MATERIAL SUPPLIED =>
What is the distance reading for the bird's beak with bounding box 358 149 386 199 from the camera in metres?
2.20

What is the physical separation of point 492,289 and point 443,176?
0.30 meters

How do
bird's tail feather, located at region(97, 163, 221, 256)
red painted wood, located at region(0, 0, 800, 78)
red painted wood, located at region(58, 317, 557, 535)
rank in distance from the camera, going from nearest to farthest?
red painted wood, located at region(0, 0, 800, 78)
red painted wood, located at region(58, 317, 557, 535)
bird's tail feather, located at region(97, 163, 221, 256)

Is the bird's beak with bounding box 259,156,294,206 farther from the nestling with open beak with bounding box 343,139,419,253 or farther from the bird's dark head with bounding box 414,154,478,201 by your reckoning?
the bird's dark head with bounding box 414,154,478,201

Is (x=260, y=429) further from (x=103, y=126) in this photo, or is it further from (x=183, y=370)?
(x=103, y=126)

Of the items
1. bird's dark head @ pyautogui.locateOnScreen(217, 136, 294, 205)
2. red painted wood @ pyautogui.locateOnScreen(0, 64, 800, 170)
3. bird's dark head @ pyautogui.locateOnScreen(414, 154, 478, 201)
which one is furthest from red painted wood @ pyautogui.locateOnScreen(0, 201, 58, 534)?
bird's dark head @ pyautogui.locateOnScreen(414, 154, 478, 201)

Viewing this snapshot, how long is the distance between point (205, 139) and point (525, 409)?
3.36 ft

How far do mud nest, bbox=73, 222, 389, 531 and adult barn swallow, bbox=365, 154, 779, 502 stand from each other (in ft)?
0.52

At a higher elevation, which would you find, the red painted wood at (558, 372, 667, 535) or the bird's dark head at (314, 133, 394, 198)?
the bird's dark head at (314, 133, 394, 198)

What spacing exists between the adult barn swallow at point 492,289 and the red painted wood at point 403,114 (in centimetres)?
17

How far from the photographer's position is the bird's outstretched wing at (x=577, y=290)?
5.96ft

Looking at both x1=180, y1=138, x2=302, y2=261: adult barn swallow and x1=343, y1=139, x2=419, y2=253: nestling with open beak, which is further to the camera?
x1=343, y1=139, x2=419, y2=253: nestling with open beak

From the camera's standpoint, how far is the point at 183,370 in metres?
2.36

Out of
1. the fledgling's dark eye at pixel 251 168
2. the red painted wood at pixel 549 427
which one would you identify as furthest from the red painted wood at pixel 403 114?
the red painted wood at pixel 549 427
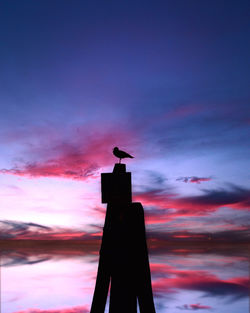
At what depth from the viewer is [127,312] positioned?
620 centimetres

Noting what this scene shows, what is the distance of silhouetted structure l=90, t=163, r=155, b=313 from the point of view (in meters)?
6.19

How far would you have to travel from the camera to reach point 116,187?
6.70 m

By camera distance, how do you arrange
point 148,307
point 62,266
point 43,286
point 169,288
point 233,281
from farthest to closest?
point 62,266
point 233,281
point 43,286
point 169,288
point 148,307

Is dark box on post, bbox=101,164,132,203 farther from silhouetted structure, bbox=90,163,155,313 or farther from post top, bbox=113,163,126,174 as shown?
post top, bbox=113,163,126,174

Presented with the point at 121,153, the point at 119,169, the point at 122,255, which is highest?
the point at 121,153

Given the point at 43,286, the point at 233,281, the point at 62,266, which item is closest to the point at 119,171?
the point at 43,286

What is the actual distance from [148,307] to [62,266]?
38.2 m

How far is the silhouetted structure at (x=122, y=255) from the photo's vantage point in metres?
6.19

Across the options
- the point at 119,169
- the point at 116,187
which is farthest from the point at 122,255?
the point at 119,169

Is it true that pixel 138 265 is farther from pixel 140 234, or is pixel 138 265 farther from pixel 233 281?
pixel 233 281

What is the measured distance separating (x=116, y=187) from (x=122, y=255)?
131 centimetres

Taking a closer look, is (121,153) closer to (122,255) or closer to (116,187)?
(116,187)

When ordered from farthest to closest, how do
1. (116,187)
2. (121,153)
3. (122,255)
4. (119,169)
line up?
(121,153) → (119,169) → (116,187) → (122,255)

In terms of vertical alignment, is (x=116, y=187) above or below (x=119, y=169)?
below
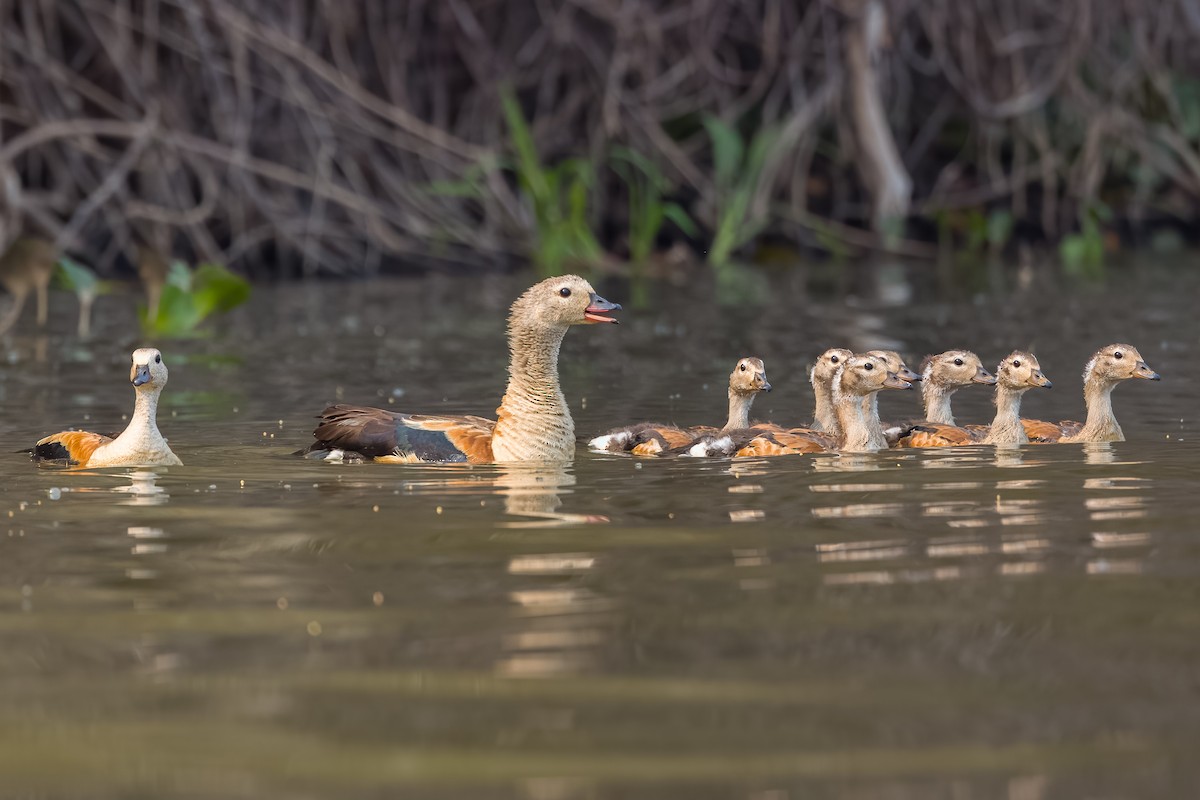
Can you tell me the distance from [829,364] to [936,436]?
0.68 m

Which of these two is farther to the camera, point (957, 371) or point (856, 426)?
point (957, 371)

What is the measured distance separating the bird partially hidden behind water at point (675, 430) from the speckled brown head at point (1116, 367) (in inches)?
52.3

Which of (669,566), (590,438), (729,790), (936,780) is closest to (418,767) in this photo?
(729,790)

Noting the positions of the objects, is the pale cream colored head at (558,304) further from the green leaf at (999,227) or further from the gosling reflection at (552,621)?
the green leaf at (999,227)

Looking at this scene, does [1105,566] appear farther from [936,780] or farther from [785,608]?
[936,780]

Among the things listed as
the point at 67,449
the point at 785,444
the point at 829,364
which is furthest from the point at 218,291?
the point at 785,444

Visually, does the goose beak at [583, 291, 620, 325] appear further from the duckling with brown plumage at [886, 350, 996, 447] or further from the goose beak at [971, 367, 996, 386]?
the goose beak at [971, 367, 996, 386]

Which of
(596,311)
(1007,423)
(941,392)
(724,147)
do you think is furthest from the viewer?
(724,147)

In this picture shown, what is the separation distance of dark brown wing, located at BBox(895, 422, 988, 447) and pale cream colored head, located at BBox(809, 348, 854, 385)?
43 centimetres

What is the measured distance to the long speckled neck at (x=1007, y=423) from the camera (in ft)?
26.8

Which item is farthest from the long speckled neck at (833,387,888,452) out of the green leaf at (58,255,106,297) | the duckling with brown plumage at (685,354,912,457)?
the green leaf at (58,255,106,297)

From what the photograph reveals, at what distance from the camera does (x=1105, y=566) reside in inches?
203

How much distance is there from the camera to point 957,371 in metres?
8.96

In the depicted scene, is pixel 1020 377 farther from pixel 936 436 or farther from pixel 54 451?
pixel 54 451
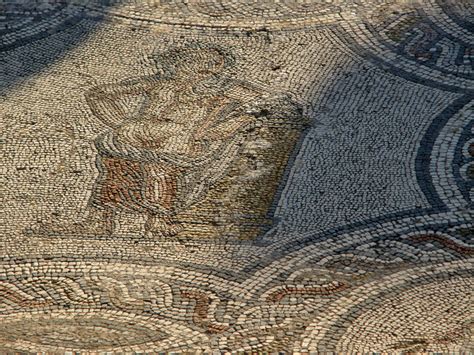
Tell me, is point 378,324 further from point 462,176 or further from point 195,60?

TO BE DONE => Write out every record above exactly as it stands, but leave out the pictures.

SOLUTION FOR THIS PROBLEM =>
What is the distance reading for the bird's beak with bounding box 358 149 386 199 from the camera in metres?
2.20

What is the physical separation of point 492,289 and point 443,176?
0.30 meters

How do
bird's tail feather, located at region(97, 163, 221, 256)
red painted wood, located at region(0, 0, 800, 78)
red painted wood, located at region(58, 317, 557, 535)
rank in distance from the camera, going from nearest to farthest?
red painted wood, located at region(0, 0, 800, 78)
red painted wood, located at region(58, 317, 557, 535)
bird's tail feather, located at region(97, 163, 221, 256)

Is the bird's beak with bounding box 259,156,294,206 farther from the nestling with open beak with bounding box 343,139,419,253 or farther from the bird's dark head with bounding box 414,154,478,201 by your reckoning?
the bird's dark head with bounding box 414,154,478,201

Is (x=260, y=429) further from (x=103, y=126) in this photo, or is it further from (x=183, y=370)?
(x=103, y=126)

Of the items
1. bird's dark head @ pyautogui.locateOnScreen(217, 136, 294, 205)
2. red painted wood @ pyautogui.locateOnScreen(0, 64, 800, 170)
3. bird's dark head @ pyautogui.locateOnScreen(414, 154, 478, 201)
which one is furthest from red painted wood @ pyautogui.locateOnScreen(0, 201, 58, 534)?
bird's dark head @ pyautogui.locateOnScreen(414, 154, 478, 201)

Viewing this snapshot, how long is the distance between point (205, 139) and point (525, 409)?
3.36 ft

How far do mud nest, bbox=73, 222, 389, 531 and adult barn swallow, bbox=365, 154, 779, 502 stand from each other (in ft)?
0.52

At a higher elevation, which would you find, the red painted wood at (558, 372, 667, 535) or the bird's dark head at (314, 133, 394, 198)?
the bird's dark head at (314, 133, 394, 198)

What spacing exists between the adult barn swallow at point 492,289 and the red painted wood at point 403,114 (in centimetres)?
17

How far from the photographer's position is the bird's outstretched wing at (x=577, y=290)?
5.96ft

Looking at both x1=180, y1=138, x2=302, y2=261: adult barn swallow and x1=343, y1=139, x2=419, y2=253: nestling with open beak, which is further to the camera?
x1=343, y1=139, x2=419, y2=253: nestling with open beak

From the camera's standpoint, how far is the point at 183,370 in metres?
2.36

Out of
1. the fledgling's dark eye at pixel 251 168
2. the red painted wood at pixel 549 427
which one would you identify as furthest from the red painted wood at pixel 403 114?
the red painted wood at pixel 549 427
At what depth from the viewer is [127,312] positioned?
620 centimetres

Noting what this scene shows, what is the distance of silhouetted structure l=90, t=163, r=155, b=313 from the point of view (in meters)?
6.19

How far would you have to travel from the camera to reach point 116,187?
6.70 m

By camera distance, how do you arrange
point 148,307
point 62,266
point 43,286
point 169,288
point 233,281
from farthest to closest?
point 62,266
point 233,281
point 43,286
point 169,288
point 148,307

Is dark box on post, bbox=101,164,132,203 farther from silhouetted structure, bbox=90,163,155,313 or farther from post top, bbox=113,163,126,174 as shown?
post top, bbox=113,163,126,174

Presented with the point at 121,153, the point at 119,169, the point at 122,255, which is highest?
the point at 121,153

Given the point at 43,286, the point at 233,281, the point at 62,266, which item is closest to the point at 119,171?
the point at 43,286

What is the actual distance from [148,307] to [62,266]?
38.2 m

How far is the silhouetted structure at (x=122, y=255) from the photo's vantage point in metres?
6.19

Across the options
- the point at 119,169
- the point at 116,187
which is farthest from the point at 122,255?
the point at 119,169

Is it true that pixel 138 265 is farther from pixel 140 234, or is pixel 138 265 farther from pixel 233 281?
pixel 233 281

What is the measured distance separating (x=116, y=187) from (x=122, y=255)?
131 centimetres

Taking a closer look, is (121,153) closer to (122,255) or closer to (116,187)?
(116,187)

When ordered from farthest to closest, how do
1. (116,187)
2. (121,153)
3. (122,255)
4. (119,169)
line up?
(121,153) → (119,169) → (116,187) → (122,255)

In terms of vertical alignment, is (x=116, y=187) above or below (x=119, y=169)?
below
Can you tell me the distance from [829,364] to [936,436]?
0.68 m

Which of these two is farther to the camera, point (957, 371) or point (856, 426)?
point (957, 371)

What is the measured distance separating the bird partially hidden behind water at point (675, 430) from the speckled brown head at point (1116, 367) (in inches)?
52.3

Which of (669,566), (590,438), (729,790), (936,780) is closest to (418,767) in this photo?
(729,790)

Noting the positions of the objects, is the pale cream colored head at (558,304) further from the green leaf at (999,227) or further from the gosling reflection at (552,621)?
the green leaf at (999,227)

Looking at this scene, does [1105,566] appear farther from [936,780] or farther from [785,608]?
[936,780]

Among the things listed as
the point at 67,449
the point at 785,444
the point at 829,364
which is furthest from the point at 218,291?
the point at 785,444

Visually, does the goose beak at [583, 291, 620, 325] appear further from the duckling with brown plumage at [886, 350, 996, 447] or further from the goose beak at [971, 367, 996, 386]?
the goose beak at [971, 367, 996, 386]

Which of
(596,311)
(1007,423)
(941,392)
(724,147)
do you think is furthest from the viewer?
(724,147)

In this picture shown, what is the separation distance of dark brown wing, located at BBox(895, 422, 988, 447) and pale cream colored head, located at BBox(809, 348, 854, 385)?
43 centimetres

What is the measured distance to the long speckled neck at (x=1007, y=423) from the camera (in ft)?
26.8

Which item is farthest from the long speckled neck at (833,387,888,452) out of the green leaf at (58,255,106,297) | the duckling with brown plumage at (685,354,912,457)?
the green leaf at (58,255,106,297)

From what the photograph reveals, at what distance from the camera does (x=1105, y=566) reside in inches?
203

How much distance is there from the camera to point 957,371 in metres?
8.96

In the depicted scene, is pixel 1020 377 farther from pixel 936 436 or farther from pixel 54 451?
pixel 54 451
Tell me, is point 378,324 further from point 462,176 or further from point 195,60?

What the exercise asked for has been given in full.